**Task directions:**
Below are the records; count how many of their lines contain the word "ENCLOSURE" and give that number only.

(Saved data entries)

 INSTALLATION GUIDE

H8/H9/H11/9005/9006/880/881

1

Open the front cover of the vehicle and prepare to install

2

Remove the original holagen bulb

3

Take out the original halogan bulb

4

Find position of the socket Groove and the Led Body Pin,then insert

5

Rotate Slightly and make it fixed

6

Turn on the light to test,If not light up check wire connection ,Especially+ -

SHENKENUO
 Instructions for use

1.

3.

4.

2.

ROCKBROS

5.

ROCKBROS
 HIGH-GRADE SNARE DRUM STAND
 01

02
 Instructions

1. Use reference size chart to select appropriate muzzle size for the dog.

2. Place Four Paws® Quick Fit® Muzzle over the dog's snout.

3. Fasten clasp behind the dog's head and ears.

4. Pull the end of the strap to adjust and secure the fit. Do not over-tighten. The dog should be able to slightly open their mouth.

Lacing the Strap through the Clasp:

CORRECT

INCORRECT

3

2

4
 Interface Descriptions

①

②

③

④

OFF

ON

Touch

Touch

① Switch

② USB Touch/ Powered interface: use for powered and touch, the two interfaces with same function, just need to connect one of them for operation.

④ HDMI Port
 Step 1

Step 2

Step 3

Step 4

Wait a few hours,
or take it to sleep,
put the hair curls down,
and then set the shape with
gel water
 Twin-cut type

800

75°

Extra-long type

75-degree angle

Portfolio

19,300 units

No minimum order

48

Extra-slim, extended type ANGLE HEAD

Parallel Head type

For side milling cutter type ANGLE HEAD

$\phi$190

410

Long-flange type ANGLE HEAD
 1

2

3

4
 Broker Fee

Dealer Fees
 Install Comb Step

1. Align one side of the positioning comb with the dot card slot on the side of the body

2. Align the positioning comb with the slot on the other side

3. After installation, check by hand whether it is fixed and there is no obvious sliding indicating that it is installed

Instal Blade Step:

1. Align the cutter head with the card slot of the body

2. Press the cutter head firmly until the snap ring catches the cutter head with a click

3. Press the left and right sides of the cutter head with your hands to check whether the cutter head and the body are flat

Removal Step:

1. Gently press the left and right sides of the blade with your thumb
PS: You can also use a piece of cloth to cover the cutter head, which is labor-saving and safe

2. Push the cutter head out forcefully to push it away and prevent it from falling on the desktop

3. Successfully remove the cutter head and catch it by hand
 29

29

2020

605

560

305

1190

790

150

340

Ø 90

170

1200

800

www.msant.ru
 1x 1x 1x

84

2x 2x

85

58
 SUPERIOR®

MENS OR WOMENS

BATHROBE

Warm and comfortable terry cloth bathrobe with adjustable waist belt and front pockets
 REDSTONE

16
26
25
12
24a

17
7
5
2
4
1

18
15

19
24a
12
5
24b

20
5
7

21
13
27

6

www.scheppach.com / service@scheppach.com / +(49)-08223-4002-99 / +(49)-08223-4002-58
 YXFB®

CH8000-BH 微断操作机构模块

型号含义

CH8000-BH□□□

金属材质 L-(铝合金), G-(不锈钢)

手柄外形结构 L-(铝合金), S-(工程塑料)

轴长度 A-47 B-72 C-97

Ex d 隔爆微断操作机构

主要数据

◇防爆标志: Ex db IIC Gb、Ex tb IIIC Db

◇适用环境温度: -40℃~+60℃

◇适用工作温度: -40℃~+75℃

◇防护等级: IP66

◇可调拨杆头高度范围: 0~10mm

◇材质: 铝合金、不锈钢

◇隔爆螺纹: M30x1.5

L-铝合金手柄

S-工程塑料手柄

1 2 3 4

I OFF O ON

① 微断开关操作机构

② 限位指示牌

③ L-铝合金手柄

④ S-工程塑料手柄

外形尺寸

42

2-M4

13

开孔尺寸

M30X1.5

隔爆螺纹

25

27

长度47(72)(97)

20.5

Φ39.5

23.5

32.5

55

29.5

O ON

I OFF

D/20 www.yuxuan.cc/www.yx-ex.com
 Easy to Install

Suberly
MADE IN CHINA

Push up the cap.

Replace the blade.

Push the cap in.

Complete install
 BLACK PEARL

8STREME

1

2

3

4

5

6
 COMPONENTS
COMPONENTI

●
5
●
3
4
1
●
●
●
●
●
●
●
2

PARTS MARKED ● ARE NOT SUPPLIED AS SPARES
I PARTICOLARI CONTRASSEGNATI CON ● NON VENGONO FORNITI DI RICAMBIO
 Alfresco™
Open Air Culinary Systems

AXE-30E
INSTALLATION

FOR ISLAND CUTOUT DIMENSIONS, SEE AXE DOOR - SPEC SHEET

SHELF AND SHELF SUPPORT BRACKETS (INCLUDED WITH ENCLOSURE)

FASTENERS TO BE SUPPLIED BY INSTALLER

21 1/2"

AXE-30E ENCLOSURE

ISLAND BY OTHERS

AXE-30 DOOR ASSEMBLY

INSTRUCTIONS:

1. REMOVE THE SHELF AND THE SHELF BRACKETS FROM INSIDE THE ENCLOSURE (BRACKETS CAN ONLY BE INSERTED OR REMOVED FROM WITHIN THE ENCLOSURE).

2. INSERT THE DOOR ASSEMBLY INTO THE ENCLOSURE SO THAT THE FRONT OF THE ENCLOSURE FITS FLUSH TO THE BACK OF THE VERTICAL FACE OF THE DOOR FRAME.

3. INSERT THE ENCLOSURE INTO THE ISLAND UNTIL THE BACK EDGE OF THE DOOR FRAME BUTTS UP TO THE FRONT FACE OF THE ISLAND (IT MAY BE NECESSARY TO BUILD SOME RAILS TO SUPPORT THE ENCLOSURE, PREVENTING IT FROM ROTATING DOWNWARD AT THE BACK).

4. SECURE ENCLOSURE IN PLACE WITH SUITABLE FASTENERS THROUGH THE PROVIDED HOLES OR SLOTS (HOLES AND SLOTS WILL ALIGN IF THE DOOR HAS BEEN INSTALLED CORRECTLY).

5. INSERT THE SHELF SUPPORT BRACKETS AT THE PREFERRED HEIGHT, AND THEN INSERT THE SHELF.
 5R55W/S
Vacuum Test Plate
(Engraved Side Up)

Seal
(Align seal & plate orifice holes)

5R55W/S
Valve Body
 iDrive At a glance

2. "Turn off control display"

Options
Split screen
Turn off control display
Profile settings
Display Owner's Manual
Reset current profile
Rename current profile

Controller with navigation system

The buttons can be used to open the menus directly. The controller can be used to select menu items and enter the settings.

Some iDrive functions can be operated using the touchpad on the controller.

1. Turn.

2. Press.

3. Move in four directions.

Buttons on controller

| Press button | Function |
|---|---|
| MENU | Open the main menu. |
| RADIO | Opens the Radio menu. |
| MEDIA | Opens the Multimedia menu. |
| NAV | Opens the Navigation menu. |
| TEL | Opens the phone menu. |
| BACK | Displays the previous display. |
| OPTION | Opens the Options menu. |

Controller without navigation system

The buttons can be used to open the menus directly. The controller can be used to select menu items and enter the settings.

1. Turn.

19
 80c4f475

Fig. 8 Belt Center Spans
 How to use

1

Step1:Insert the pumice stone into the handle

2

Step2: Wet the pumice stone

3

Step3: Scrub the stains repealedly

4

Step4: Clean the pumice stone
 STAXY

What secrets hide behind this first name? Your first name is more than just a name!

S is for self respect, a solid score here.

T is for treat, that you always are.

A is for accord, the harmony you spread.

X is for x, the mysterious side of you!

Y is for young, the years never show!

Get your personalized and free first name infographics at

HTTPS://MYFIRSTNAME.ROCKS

**The answer:**
6